- [Work instruction] Can you continue the forum post about the IH 284 leaking oil at its shift lever, picking up right after its final sentence?

- [Passage shown]
********************
# IH 284 Leaks Oil from Shift Lever



## JerryCarter (Apr 23, 2013)

I bought myself an International Harvester 284 as a project. So far I've done the little bits like replace some really dry-rot fuel lines. Next I'm tackling oil leaks as time permits. They are minor so I took it out and tried to bush hog my field tonight. I ran it in First, high range, and after about 10 or 12 min, I look down and notice oil has covered the base of the shift lever and a good portion of that area of the frame.

This is my first farm tractor - always had MTD or similar, have a nice riding Husquevarna with a 54" deck but the field demands power and bigger size deck, hence a big justification to the wife to get the IH. 

So I have two questions if I may impose upon the experience and expertise represented in this forums membership.
********************
- [Data below]
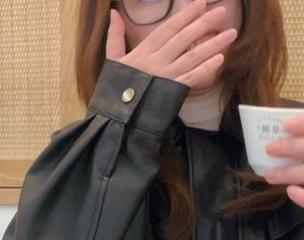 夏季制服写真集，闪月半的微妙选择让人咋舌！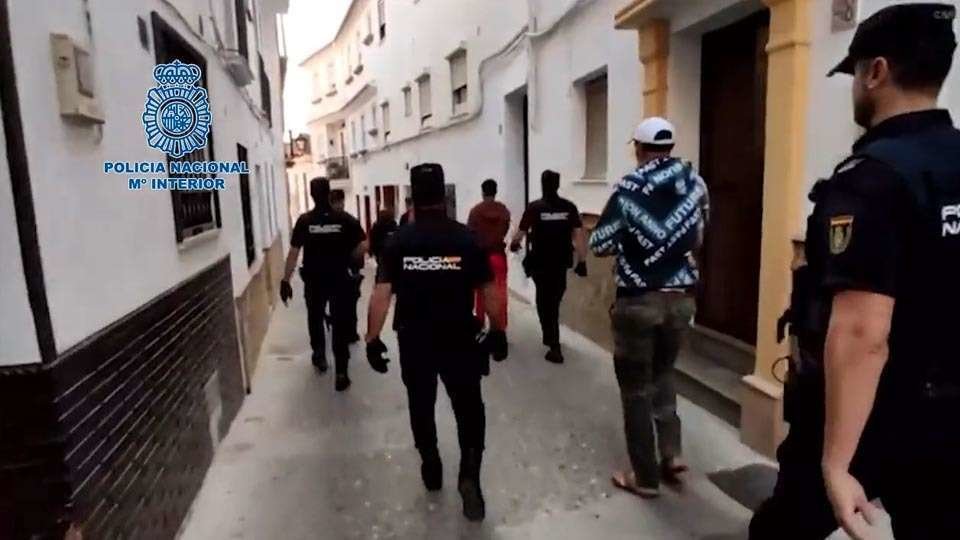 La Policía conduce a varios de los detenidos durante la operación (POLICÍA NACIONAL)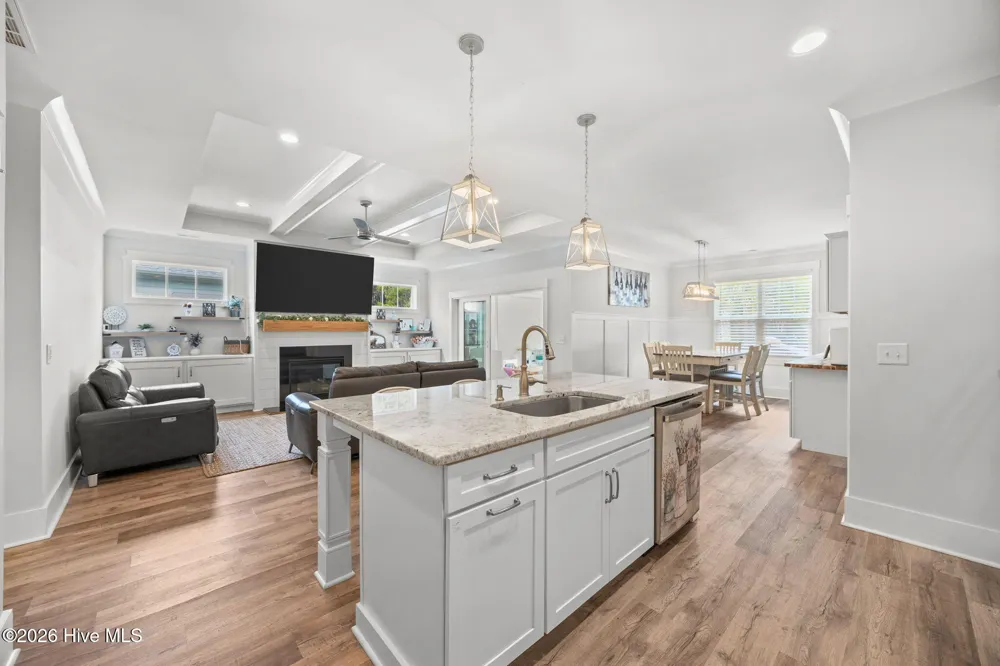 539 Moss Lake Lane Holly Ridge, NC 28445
********************
- [Exercise answer]
1. Running the PTO in High range a bad idea? Should I do 4th low instead?

2. Suggestions for what I might find when I take the shift lever apart? Also any recommended proper procedure for such would be greatly appreciated.

Thanks in advance for any and all advice. 

JC


----------



## JerryCarter (Apr 23, 2013)

So, short answer, don't run the old Ih 284 in high range with the PTO engaged. The gear box heats up quite a bit and there you go, oil out the shift lever. I have been mowing in 4th low and it moves along tolerably fast to get the job done without any oil coming out.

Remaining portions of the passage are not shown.